Task brief: Please retype the lines from the first one through the line containing "What is the difference between the 2024", copying each without any change.

Material for this exercise:
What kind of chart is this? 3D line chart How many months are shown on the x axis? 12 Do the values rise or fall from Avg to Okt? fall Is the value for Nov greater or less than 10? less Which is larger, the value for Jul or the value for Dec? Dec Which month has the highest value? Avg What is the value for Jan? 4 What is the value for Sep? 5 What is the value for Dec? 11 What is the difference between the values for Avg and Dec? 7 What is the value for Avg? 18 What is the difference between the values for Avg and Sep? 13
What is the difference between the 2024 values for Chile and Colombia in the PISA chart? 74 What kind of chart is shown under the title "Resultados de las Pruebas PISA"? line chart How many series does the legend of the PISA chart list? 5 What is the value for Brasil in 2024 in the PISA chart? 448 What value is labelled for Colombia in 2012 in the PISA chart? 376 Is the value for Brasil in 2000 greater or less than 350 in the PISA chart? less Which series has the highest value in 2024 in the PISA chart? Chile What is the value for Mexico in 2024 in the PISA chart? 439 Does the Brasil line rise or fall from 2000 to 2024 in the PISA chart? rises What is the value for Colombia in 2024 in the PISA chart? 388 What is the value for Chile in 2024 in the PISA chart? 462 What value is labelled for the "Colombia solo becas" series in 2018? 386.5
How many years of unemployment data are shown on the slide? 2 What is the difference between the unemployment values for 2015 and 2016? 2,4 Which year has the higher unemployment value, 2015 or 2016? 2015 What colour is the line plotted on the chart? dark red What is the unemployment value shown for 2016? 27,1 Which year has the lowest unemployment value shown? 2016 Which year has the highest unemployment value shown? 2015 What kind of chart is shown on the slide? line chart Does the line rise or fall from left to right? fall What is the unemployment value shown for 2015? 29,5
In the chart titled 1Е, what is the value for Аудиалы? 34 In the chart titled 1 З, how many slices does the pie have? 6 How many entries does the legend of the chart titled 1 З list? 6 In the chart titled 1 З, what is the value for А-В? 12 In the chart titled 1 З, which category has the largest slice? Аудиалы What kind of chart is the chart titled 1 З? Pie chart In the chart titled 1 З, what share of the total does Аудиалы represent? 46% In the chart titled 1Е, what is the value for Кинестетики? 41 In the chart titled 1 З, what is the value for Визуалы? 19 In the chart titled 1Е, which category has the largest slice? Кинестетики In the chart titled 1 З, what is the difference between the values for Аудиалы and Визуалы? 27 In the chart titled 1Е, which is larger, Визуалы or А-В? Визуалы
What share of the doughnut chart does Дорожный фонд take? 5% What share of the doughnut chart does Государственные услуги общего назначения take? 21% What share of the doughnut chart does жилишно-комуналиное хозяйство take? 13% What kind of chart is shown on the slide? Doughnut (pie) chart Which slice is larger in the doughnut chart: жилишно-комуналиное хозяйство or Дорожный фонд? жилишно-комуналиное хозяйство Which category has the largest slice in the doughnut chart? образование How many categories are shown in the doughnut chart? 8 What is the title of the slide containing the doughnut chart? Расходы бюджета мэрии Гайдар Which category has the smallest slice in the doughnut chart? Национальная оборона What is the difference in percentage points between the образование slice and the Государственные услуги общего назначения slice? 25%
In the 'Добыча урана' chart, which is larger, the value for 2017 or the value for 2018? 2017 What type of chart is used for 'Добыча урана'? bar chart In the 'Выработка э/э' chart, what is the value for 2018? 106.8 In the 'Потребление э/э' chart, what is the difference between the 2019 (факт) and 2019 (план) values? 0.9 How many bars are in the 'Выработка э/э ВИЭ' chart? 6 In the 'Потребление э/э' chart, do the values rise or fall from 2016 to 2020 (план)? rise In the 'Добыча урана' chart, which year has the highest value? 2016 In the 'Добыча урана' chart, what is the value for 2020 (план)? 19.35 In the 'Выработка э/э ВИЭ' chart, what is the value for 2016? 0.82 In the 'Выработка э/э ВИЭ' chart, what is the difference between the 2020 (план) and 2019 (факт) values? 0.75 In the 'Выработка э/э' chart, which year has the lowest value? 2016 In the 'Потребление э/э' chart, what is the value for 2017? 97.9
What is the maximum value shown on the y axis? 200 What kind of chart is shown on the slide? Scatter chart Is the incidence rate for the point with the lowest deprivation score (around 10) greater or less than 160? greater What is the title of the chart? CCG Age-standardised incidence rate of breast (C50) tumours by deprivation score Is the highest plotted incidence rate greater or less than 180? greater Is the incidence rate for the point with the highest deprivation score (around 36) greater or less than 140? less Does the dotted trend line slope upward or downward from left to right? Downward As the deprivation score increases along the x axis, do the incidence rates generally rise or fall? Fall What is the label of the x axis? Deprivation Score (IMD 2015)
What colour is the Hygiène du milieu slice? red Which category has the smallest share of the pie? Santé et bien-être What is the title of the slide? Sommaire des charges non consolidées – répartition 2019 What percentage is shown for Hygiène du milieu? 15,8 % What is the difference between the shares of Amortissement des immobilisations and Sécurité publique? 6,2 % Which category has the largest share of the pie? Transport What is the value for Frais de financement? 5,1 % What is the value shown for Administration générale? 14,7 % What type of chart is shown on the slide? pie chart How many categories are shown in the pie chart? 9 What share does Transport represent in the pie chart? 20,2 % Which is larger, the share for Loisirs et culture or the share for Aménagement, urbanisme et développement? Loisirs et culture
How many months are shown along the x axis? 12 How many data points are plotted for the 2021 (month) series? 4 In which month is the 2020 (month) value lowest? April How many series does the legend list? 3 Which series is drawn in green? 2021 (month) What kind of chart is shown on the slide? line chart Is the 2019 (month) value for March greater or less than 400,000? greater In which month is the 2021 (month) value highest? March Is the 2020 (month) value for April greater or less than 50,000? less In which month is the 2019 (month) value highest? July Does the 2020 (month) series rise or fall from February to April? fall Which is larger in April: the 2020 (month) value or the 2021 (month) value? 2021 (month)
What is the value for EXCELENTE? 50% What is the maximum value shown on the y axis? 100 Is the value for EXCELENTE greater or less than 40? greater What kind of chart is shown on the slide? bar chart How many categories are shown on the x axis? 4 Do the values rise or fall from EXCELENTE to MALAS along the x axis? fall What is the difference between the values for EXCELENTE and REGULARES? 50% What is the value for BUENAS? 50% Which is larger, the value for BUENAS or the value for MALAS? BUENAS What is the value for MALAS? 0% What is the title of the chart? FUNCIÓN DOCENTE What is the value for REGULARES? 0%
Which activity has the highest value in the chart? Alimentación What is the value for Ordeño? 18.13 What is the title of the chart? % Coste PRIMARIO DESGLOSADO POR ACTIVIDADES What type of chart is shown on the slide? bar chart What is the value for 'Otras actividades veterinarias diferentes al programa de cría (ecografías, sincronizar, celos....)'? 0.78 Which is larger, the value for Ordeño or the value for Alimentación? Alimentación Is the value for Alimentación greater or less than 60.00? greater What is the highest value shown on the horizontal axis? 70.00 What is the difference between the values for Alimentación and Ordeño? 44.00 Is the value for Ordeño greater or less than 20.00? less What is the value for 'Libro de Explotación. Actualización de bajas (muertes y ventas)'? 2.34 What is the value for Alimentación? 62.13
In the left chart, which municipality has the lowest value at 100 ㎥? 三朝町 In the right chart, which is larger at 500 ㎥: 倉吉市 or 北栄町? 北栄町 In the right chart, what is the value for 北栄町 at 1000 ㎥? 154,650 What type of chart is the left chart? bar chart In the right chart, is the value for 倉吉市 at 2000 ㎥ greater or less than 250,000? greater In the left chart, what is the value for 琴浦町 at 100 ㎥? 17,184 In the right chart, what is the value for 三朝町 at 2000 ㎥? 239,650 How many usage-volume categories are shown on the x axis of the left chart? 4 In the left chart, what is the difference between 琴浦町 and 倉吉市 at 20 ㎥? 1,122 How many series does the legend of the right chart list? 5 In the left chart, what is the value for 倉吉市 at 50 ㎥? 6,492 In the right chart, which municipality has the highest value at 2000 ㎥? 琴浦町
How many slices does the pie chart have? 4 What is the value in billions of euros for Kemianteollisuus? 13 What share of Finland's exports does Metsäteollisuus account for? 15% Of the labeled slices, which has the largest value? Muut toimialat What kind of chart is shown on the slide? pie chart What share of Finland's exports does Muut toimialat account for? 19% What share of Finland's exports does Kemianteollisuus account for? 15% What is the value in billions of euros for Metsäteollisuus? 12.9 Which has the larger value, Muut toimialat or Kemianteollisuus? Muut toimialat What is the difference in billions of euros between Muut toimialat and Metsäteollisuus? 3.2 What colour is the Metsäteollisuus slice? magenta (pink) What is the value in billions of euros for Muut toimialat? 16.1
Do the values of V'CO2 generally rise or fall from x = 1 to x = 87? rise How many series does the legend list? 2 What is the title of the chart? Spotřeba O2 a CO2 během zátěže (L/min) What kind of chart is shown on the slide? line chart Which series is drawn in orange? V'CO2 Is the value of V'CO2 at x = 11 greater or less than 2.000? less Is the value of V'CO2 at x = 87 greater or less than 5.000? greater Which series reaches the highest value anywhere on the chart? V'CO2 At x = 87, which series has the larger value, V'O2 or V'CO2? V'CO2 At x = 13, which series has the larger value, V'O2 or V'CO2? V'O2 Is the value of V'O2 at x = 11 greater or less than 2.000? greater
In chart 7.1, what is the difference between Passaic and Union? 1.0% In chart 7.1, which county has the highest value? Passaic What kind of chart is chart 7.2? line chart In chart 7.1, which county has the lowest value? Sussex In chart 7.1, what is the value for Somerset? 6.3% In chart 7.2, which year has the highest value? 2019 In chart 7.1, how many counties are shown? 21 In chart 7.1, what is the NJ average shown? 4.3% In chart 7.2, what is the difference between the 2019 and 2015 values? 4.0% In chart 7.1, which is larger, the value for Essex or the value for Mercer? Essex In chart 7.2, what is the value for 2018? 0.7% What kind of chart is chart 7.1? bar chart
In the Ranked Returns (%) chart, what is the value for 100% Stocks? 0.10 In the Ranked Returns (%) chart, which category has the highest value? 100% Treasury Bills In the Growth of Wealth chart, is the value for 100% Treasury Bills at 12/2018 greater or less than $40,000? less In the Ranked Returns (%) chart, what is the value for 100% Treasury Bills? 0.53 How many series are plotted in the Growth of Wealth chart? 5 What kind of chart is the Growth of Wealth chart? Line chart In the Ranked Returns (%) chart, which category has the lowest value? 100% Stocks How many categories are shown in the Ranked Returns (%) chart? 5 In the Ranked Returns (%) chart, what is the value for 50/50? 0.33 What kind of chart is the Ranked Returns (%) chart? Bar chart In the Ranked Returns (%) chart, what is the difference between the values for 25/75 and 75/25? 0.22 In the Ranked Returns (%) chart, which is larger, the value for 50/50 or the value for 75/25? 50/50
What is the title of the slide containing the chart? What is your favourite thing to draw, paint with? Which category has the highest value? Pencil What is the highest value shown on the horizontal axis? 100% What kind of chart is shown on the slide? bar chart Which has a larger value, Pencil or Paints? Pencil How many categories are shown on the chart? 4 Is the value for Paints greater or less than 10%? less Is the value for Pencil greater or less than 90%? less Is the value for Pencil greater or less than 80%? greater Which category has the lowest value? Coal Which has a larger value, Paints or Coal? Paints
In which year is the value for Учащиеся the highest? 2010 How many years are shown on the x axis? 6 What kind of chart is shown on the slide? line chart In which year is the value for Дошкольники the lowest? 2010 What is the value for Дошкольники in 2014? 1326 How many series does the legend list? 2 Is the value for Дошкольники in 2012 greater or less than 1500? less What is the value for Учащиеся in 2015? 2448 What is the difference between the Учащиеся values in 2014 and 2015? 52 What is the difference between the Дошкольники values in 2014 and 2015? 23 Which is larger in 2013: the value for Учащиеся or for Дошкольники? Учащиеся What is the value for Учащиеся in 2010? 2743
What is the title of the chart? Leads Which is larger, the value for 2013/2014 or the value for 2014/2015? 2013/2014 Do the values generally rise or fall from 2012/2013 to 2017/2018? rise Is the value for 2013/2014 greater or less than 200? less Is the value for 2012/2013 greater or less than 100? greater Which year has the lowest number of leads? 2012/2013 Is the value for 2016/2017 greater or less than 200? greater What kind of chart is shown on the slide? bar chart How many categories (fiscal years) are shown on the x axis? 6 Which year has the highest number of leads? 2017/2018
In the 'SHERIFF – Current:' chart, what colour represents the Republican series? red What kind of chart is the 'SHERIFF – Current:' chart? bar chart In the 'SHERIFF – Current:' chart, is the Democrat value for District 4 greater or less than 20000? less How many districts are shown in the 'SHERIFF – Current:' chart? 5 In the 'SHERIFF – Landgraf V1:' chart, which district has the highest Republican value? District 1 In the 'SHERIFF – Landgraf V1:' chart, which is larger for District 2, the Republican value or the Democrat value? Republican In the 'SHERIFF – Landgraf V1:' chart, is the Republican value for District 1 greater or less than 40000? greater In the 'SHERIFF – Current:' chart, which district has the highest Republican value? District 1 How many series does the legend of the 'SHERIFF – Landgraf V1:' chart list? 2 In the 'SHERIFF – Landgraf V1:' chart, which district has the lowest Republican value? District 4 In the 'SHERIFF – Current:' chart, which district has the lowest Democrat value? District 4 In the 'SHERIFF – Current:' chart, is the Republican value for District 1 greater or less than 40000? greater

Response below:
What kind of chart is this? 3D line chart How many months are shown on the x axis? 12 Do the values rise or fall from Avg to Okt? fall Is the value for Nov greater or less than 10? less Which is larger, the value for Jul or the value for Dec? Dec Which month has the highest value? Avg What is the value for Jan? 4 What is the value for Sep? 5 What is the value for Dec? 11 What is the difference between the values for Avg and Dec? 7 What is the value for Avg? 18 What is the difference between the values for Avg and Sep? 13
What is the difference between the 2024 values for Chile and Colombia in the PISA chart? 74 What kind of chart is shown under the title "Resultados de las Pruebas PISA"? line chart How many series does the legend of the PISA chart list? 5 What is the value for Brasil in 2024 in the PISA chart? 448 What value is labelled for Colombia in 2012 in the PISA chart? 376 Is the value for Brasil in 2000 greater or less than 350 in the PISA chart? less Which series has the highest value in 2024 in the PISA chart? Chile What is the value for Mexico in 2024 in the PISA chart? 439 Does the Brasil line rise or fall from 2000 to 2024 in the PISA chart? rises What is the value for Colombia in 2024 in the PISA chart? 388 What is the value for Chile in 2024 in the PISA chart? 462 What value is labelled for the "Colombia solo becas" series in 2018? 386.5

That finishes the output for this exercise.